1st quarter non GAAP gross margin was 69% compared to 44% in the year ago quarter. The change in non GAAP gross margin year over year is primarily due to the shift in revenue mix to our high margin marketplace business. Total first quarter non GAAP operating expenses were $123,800,000 down 1% year over year. Non GAAP sales and marketing expense was down 13% year over year to $72,500,000 the decrease in marketing expense reflects our decision to limit marketing investment for Instantmax cash offer, partly offset by a slight increase in brand spend related to the launch of our new brand campaign at the beginning of the year. Our first quarter non GAAP product, technology and development expenses grew 25% versus the year ago period to 30,300,000 Similar to previous quarters, the increase is primarily due to an increase in employee related costs as a result of a 6% increase in headcount from the year ago period, coupled with the commencement of our lease in February for our new corporate headquarters in Boston.

WORK INSTRUCTIONS: In the earnings excerpt, what does the company give as the main reason its non GAAP gross margin changed year over year?

SUPPLIED MATERIAL:

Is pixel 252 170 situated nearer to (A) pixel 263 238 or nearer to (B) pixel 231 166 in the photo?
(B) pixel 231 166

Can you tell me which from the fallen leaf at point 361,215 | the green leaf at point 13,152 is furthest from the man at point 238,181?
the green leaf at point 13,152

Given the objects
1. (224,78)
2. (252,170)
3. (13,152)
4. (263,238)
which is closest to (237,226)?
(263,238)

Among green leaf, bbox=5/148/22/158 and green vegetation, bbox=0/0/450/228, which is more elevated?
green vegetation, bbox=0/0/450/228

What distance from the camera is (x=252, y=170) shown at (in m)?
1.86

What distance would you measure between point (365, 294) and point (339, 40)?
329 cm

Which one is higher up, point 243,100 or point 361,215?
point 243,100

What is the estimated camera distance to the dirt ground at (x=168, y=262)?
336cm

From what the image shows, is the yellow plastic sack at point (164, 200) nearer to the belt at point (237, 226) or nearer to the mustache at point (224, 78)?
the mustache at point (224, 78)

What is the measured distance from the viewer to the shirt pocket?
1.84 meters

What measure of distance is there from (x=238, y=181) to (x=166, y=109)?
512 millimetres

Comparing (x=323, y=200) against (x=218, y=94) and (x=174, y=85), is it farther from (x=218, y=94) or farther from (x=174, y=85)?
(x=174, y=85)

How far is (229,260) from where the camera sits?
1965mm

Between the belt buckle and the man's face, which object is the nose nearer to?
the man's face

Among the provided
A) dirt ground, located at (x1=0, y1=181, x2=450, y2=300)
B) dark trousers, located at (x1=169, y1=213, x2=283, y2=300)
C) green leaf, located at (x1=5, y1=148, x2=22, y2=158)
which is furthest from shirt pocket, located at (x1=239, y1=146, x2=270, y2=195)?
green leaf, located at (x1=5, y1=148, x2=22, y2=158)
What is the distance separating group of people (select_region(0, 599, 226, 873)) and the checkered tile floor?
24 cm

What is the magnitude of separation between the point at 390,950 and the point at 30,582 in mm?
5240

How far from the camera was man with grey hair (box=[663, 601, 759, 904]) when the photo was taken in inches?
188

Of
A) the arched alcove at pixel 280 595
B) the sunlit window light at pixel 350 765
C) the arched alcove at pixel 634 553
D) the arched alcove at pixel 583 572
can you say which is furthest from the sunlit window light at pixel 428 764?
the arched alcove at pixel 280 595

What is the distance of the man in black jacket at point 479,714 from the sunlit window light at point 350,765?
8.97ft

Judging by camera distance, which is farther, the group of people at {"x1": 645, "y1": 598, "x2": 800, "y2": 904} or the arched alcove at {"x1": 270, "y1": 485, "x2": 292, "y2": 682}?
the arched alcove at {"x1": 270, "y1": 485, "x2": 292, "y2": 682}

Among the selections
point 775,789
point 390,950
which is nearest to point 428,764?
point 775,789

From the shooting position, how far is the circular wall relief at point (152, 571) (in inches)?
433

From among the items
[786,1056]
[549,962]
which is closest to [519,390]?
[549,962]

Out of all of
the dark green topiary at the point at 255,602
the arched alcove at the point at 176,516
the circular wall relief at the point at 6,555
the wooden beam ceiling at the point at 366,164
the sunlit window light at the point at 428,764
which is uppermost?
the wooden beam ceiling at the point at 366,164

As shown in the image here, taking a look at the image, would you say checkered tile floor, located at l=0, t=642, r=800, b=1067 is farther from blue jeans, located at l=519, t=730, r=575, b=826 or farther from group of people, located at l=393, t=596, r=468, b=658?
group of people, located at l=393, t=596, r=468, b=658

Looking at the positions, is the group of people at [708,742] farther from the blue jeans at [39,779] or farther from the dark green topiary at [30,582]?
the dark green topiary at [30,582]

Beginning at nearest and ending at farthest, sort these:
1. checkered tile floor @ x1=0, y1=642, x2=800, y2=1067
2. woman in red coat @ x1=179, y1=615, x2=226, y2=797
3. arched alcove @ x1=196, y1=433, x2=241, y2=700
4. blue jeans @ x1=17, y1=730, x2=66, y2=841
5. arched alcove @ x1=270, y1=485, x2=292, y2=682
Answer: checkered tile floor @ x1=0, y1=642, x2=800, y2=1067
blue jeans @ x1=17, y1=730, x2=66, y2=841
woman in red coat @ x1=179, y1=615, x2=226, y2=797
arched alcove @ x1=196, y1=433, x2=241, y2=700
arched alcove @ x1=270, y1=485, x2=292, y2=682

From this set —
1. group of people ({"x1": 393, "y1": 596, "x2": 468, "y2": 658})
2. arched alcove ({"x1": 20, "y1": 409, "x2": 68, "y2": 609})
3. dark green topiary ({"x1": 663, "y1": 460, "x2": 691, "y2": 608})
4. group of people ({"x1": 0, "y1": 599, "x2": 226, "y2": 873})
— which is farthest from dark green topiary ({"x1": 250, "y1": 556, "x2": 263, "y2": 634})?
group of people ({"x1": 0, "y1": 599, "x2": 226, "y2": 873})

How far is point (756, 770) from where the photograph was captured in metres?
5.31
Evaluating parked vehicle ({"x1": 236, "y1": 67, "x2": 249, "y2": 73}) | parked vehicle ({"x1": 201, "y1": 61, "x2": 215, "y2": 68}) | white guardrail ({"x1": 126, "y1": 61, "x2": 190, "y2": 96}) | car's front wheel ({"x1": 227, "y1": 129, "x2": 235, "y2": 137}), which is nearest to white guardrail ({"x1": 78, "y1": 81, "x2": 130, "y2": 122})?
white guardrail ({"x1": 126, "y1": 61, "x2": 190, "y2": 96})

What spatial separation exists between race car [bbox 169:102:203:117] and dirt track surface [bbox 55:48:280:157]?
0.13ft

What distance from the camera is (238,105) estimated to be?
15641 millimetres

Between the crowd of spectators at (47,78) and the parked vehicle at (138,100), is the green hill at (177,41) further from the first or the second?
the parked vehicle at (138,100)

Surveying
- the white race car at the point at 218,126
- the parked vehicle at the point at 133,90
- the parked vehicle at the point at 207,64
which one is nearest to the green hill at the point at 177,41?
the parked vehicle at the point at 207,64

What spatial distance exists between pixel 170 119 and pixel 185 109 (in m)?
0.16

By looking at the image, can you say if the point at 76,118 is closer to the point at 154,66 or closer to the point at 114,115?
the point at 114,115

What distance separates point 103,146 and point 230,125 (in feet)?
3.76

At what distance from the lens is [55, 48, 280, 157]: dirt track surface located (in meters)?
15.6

SOLVED EXERCISE: The change was primarily due to the shift in revenue mix to its high margin marketplace business.